EXTRAIT DU DOCUMENT

* * *

En avril 1997, Québec et Ottawa signaient une entente de principe prévoyant le transfert au gouvernement du Québec de la conception, de la mise en œuvre et de l’évaluation des mesures actives d’emploi financées à même le Compte d’assurance-emploi. Cette entente bilatérale, qui donnait de nouvelles responsabilités au gouvernement du Québec, s’accompagnait du transfert de 1 022 employés fédéraux et d’un peu plus de 500 millions de dollars par année.

Accepté par le gouvernement Chrétien dans la foulée du référendum sur la souveraineté de 1995, cet accord visait à démontrer que la fédération pouvait encore changer, au moins par la voie d’ententes administratives. En signant d’abord avec l’Alberta, le Nouveau-Brunswick et le Manitoba — qui ne demandaient rien —, le gouvernement fédéral s’était cependant assuré de ne pas créer de situation unique pour le Québec.

Mais le Québec s’est néanmoins distingué. Pour le gouvernement de Lucien Bouchard, en effet, il ne s’agissait pas simplement de rapatrier une compétence et des ressources financières, mais aussi de mieux asseoir les politiques du marché du travail en intégrant les programmes de formation et d’insertion destinés aux bénéficiaires de l’assurance-emploi et ceux offerts aux prestataires de l’aide sociale et aux autres personnes sans emploi.

* * *

TRAVAIL DEMANDÉ
• A. Dans l'extrait sur l'entente Québec-Ottawa de 1997, reformulez sous forme de liste à puces le paragraphe qui commence par « Accepté par le gouvernement Chrétien » en conservant ses faits essentiels.
• B. Traduisez en anglais cette phrase de l'extrait sur l'entente Québec-Ottawa de 1997 : « En avril 1997, Québec et Ottawa signaient une entente de principe prévoyant le transfert au gouvernement du Québec de la conception, de la mise en œuvre et de l’évaluation des mesures actives d’emploi financées à même le Compte d’assurance-emploi. »
Vous n'aurez pas besoin des entrées pour ce travail.

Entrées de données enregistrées
* * *

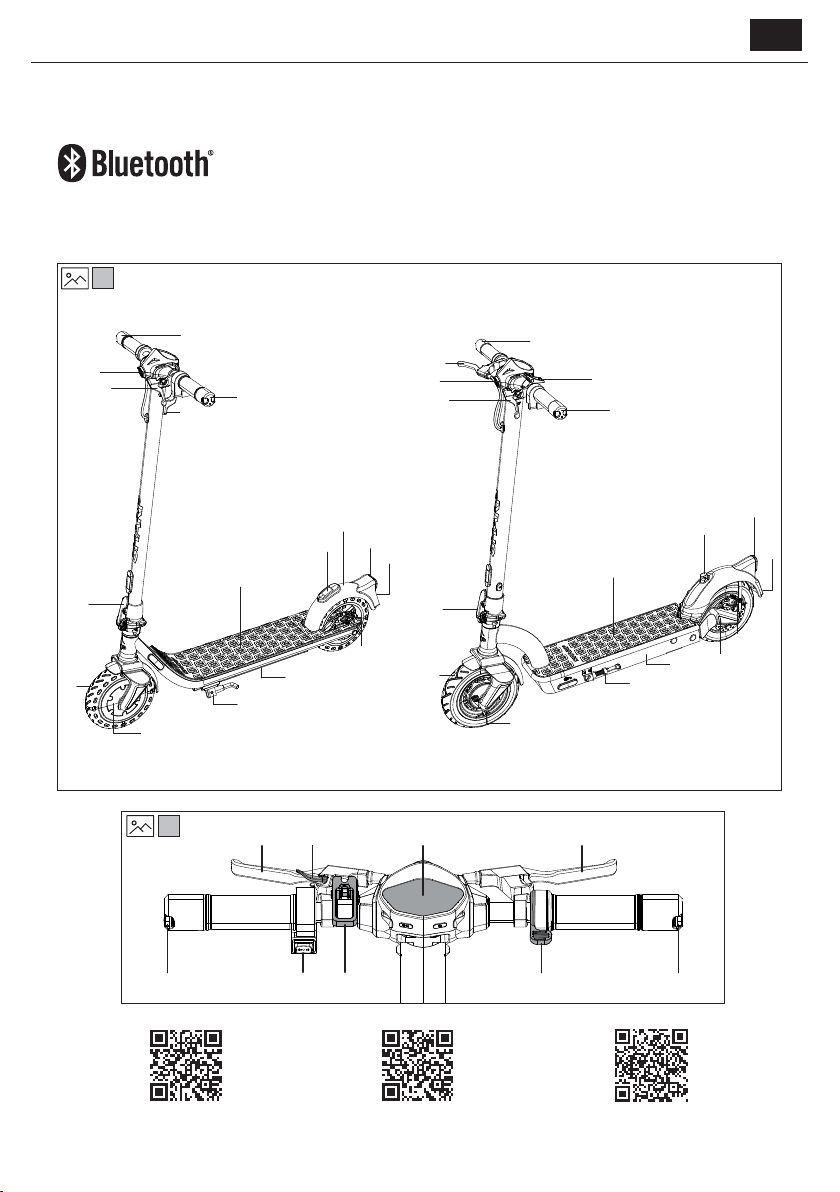 Bluetooth®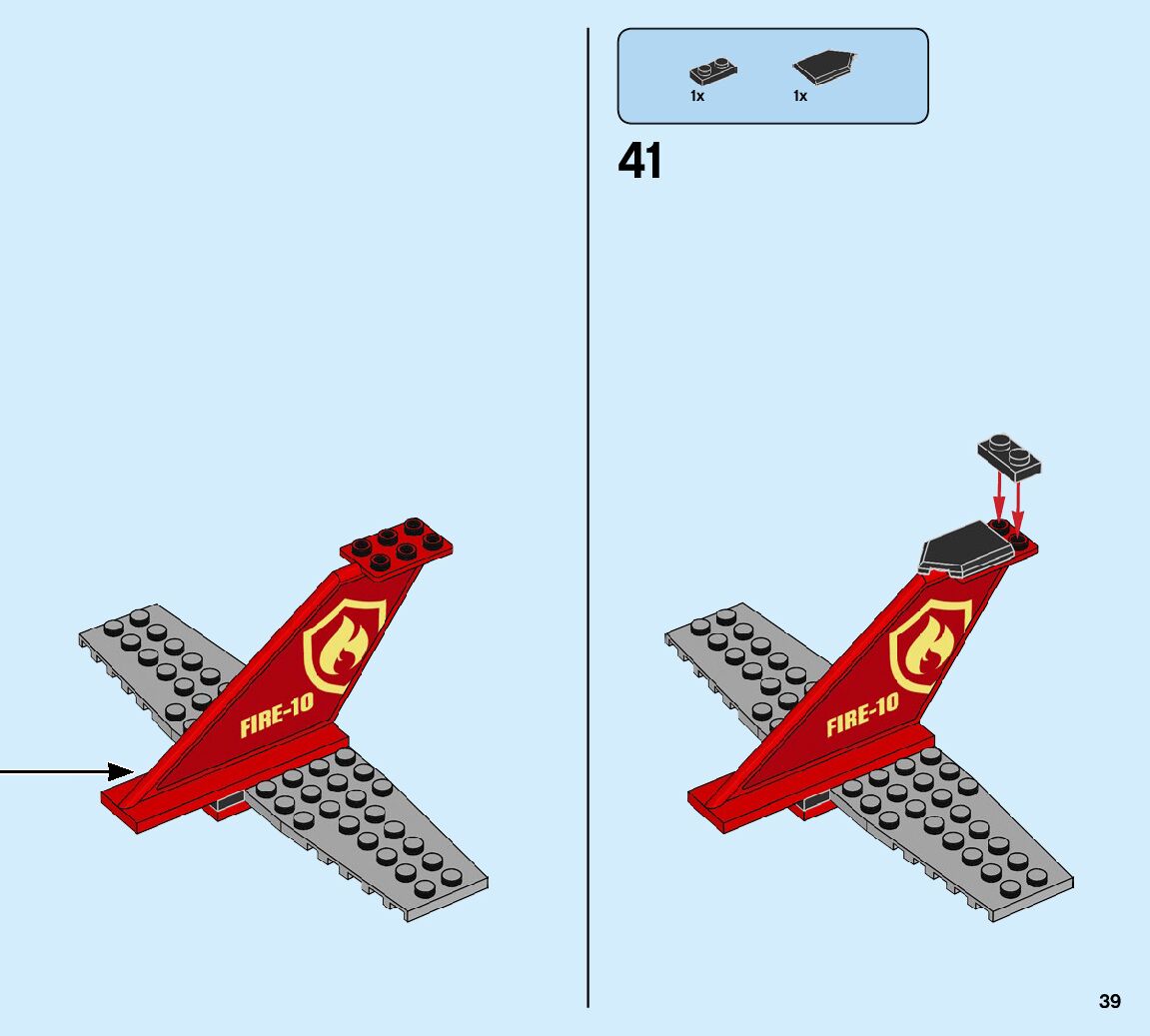 FIRE-10

1x 1x

41

FIRE-10

39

* * *

RÉPONSES ATTENDUES
• A.
- Le gouvernement Chrétien a accepté cet accord après le référendum sur la souveraineté de 1995.
- L'accord devait montrer que la fédération pouvait encore changer, au moins par des ententes administratives.
- Le fédéral a d'abord signé avec l'Alberta, le Nouveau-Brunswick et le Manitoba, qui ne demandaient rien.
- Il s'assurait ainsi de ne pas créer de situation unique pour le Québec.

• B. In April 1997, Quebec and Ottawa signed an agreement in principle providing for the transfer to the Quebec government of the design, implementation, and evaluation of active employment measures funded through the Employment Insurance Account.